Norsepower, a Finnish cleantech company, and SEA-CARGO, a logistics provider, have signed a deal to install two of Norsepower’s largest Rotor Sails onboard the SC Connector, a side door Ro-Ro.

This is the debut of the world’s first tiltable Rotor Sail, an innovation that helps in overcoming height restrictions during navigation. The 35m high and 5m wide Rotor Sails, developed in collaboration by two companies, are able to tilt to almost horizontal when required. The SC Connector, a 12,251 gross tonne (GT) Ro-Ro cargo vessel operates in the North Sea, which allows for some of the most favourable wind conditions for Rotor Sails.However, the routes involve navigating under multiple bridges and powerlines which require the technology to have a tilting function.

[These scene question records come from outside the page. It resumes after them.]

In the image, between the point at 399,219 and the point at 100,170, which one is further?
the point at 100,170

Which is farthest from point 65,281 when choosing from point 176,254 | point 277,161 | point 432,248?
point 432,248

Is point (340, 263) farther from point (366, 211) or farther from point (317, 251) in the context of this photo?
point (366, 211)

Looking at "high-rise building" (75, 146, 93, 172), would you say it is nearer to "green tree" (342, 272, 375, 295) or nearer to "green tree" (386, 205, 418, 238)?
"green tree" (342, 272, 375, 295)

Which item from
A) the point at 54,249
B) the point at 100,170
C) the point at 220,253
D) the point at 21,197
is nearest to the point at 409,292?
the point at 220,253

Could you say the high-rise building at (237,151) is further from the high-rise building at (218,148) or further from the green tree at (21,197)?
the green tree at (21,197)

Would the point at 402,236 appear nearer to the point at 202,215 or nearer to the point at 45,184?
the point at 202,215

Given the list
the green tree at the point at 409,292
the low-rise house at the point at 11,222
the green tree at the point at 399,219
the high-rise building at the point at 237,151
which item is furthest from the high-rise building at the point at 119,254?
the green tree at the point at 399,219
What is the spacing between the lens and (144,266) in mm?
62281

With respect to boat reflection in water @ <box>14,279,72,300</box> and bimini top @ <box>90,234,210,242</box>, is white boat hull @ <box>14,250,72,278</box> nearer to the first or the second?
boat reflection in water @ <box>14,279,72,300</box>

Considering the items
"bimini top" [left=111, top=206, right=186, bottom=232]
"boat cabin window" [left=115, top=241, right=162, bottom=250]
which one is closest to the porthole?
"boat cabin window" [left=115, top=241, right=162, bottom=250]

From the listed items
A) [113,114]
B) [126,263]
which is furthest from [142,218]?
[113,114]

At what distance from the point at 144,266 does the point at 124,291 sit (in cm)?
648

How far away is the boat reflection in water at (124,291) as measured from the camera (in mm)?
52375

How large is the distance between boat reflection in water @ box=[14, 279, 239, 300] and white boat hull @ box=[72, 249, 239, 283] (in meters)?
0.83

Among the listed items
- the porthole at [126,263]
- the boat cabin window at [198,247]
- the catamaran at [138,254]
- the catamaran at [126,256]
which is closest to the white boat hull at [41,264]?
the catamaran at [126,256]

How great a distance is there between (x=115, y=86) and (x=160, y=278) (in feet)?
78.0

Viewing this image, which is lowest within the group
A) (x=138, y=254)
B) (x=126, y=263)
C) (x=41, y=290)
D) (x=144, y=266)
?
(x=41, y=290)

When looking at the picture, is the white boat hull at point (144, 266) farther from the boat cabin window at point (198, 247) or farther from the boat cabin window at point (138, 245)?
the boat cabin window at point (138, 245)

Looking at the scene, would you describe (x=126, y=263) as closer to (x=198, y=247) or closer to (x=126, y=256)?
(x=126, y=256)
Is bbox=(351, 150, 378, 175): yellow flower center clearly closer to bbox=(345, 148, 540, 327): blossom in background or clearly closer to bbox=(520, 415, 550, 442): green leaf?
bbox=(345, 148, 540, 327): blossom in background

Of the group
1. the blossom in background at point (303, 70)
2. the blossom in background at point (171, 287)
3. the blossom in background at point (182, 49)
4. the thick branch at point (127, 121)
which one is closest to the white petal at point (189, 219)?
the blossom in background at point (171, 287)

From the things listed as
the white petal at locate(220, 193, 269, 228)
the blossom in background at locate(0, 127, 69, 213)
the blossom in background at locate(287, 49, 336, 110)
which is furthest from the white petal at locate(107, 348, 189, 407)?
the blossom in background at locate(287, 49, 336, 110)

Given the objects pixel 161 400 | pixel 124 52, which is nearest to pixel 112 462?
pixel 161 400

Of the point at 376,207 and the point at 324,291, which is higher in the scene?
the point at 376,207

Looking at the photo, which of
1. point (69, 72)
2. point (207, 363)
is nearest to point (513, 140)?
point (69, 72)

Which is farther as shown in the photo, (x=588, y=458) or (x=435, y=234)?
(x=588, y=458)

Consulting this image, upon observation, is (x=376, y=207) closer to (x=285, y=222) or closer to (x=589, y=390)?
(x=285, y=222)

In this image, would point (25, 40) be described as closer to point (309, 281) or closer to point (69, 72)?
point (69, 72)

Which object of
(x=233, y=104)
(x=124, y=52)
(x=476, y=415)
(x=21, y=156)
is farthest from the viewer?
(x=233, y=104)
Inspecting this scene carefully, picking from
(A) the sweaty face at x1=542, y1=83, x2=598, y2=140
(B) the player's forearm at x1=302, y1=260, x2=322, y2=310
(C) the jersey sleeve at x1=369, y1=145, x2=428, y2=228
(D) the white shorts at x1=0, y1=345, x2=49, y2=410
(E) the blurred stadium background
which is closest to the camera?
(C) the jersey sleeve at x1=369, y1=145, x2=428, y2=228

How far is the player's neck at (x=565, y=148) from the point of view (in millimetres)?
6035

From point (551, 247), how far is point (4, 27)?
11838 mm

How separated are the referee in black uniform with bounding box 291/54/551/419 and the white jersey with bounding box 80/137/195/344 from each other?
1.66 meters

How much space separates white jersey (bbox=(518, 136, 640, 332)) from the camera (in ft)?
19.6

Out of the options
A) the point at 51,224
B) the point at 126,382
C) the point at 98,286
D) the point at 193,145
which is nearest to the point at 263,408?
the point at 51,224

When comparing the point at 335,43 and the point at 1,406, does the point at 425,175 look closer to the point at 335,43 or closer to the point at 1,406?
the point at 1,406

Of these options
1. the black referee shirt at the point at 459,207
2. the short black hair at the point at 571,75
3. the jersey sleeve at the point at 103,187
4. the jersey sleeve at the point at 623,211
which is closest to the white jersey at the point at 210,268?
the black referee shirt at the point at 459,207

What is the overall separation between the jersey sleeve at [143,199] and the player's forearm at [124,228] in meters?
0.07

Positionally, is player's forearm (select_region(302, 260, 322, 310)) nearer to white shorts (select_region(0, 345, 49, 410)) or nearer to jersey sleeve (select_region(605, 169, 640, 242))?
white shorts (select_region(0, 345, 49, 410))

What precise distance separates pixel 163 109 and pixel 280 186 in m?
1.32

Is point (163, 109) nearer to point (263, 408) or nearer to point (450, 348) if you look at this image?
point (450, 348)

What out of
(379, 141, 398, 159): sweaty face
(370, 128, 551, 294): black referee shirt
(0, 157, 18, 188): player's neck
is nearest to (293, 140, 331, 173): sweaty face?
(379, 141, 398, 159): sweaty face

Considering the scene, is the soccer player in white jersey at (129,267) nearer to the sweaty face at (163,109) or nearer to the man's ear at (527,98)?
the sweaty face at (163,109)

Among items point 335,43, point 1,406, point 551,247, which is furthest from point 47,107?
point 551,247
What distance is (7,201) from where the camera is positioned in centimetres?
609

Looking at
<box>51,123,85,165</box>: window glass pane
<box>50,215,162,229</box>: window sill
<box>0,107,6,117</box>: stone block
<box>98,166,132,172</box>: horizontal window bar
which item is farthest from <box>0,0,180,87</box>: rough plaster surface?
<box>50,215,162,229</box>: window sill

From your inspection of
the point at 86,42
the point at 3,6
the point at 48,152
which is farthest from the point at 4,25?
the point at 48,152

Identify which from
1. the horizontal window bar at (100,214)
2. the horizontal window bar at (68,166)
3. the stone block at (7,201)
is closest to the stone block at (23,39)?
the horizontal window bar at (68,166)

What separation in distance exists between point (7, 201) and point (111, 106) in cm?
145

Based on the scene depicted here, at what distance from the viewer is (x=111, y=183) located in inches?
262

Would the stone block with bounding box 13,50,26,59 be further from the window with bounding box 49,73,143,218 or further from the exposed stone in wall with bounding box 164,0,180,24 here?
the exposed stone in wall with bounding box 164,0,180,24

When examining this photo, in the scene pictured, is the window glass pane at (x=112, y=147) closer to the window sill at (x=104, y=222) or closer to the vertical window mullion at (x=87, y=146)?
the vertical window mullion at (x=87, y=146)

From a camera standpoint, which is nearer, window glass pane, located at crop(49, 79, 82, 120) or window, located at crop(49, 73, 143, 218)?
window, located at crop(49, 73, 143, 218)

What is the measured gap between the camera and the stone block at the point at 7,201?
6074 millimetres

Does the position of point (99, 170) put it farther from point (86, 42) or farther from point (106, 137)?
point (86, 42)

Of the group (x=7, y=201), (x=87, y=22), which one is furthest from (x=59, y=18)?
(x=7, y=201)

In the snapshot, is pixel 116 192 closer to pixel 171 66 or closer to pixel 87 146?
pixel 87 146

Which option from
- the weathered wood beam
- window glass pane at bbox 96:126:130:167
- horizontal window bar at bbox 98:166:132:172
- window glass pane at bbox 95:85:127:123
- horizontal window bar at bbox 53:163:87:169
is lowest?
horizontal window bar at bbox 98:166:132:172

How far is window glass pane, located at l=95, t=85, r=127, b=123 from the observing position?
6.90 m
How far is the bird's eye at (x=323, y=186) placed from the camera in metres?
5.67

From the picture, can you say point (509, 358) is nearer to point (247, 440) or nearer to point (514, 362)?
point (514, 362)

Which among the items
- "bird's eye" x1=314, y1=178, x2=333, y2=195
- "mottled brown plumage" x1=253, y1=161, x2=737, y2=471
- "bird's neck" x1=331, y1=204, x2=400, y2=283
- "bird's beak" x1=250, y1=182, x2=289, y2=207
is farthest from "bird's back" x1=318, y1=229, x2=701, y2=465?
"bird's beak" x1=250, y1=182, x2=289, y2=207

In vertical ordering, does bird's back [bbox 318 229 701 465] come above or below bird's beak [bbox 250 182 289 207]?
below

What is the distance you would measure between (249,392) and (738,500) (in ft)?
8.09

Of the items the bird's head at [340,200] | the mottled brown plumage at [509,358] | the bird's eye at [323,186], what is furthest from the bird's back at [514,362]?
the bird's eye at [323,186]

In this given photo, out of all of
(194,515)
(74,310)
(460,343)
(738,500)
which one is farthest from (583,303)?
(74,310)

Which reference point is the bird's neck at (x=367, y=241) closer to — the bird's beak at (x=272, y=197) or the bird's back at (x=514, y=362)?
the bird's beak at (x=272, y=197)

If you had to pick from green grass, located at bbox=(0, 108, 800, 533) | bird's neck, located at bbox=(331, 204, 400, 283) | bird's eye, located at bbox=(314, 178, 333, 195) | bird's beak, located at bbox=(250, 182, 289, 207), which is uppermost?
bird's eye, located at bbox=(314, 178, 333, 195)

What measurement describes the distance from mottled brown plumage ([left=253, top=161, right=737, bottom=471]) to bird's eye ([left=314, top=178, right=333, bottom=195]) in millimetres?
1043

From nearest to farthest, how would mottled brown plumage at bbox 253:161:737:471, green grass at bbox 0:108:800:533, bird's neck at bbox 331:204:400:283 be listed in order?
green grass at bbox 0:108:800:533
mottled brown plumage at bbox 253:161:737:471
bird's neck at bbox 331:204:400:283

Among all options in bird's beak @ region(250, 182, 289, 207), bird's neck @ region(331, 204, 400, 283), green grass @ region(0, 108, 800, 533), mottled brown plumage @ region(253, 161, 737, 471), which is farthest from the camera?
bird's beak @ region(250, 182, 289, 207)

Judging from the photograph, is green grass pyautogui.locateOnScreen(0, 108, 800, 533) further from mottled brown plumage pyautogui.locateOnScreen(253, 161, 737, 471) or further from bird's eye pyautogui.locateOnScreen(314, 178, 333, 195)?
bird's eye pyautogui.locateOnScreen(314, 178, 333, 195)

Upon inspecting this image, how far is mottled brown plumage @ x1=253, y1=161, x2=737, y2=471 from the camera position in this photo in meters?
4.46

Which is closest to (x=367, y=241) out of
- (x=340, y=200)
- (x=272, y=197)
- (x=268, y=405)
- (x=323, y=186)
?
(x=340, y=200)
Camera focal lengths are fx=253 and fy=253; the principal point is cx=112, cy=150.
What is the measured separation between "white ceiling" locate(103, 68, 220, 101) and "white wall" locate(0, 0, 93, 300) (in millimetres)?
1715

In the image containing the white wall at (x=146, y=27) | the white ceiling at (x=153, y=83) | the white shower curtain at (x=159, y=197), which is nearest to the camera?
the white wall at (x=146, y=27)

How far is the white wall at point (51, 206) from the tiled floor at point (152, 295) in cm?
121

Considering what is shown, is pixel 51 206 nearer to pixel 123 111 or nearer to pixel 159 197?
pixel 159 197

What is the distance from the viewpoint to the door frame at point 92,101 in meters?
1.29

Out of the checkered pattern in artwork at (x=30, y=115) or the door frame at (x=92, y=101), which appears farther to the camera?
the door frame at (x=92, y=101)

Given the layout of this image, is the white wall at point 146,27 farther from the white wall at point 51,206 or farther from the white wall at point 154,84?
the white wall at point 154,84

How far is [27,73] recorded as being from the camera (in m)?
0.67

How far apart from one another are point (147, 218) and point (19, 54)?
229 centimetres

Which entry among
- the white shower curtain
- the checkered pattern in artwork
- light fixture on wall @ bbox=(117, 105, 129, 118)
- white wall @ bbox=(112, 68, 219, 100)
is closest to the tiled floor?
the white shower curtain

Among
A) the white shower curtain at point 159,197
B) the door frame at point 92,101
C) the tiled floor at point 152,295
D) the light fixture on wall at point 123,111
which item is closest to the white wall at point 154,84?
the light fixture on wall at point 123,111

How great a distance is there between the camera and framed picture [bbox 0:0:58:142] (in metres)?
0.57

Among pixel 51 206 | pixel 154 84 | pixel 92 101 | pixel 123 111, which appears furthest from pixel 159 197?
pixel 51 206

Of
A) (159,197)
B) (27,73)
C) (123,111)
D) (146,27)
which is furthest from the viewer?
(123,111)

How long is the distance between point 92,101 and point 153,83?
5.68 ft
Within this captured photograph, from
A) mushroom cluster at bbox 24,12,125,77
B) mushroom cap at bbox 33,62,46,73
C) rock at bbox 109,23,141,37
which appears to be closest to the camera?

“We are delighted to be working with SEA-CARGO, not only as they are keen to demonstrate their commitment to maximising the propulsive power of wind to reduce emissions, but also for their cooperation and innovation in making tilting Rotor Sails a realisation,” TuomasRiski, CEO, Norsepower, said about the parternship.

He continued, “Rotor Sails are particularly well suited to Ro-Ro vessels and working with SEA-CARGO to deliver a tilting Rotor Sail ensures we are providing an adaptable solution which fits with particular vessel requirements, specifically demonstrating vessels with height restrictions to benefit from the Rotor Sail solution.”

“With a growing international focus on reducing CO2 emissions and other gases/particles – the ability to harness wind to generate energy, reduce fuel consumption and emissions is a natural next step for the maritime transport industry,” quoted Ole Sævild, Managing Director, SEA-CARGO.
The Norsepower Rotor Sail is fully automated and detects whenever the wind is strong enough to deliver fuel and emission savings, at which point the Rotor Sails start automatically.It can be fitted on both new ships and those already in operation.

It is a modernised version of the Flettner rotor, a spinning cylinder that uses the Magnus effect to harness wind power to thrust a ship.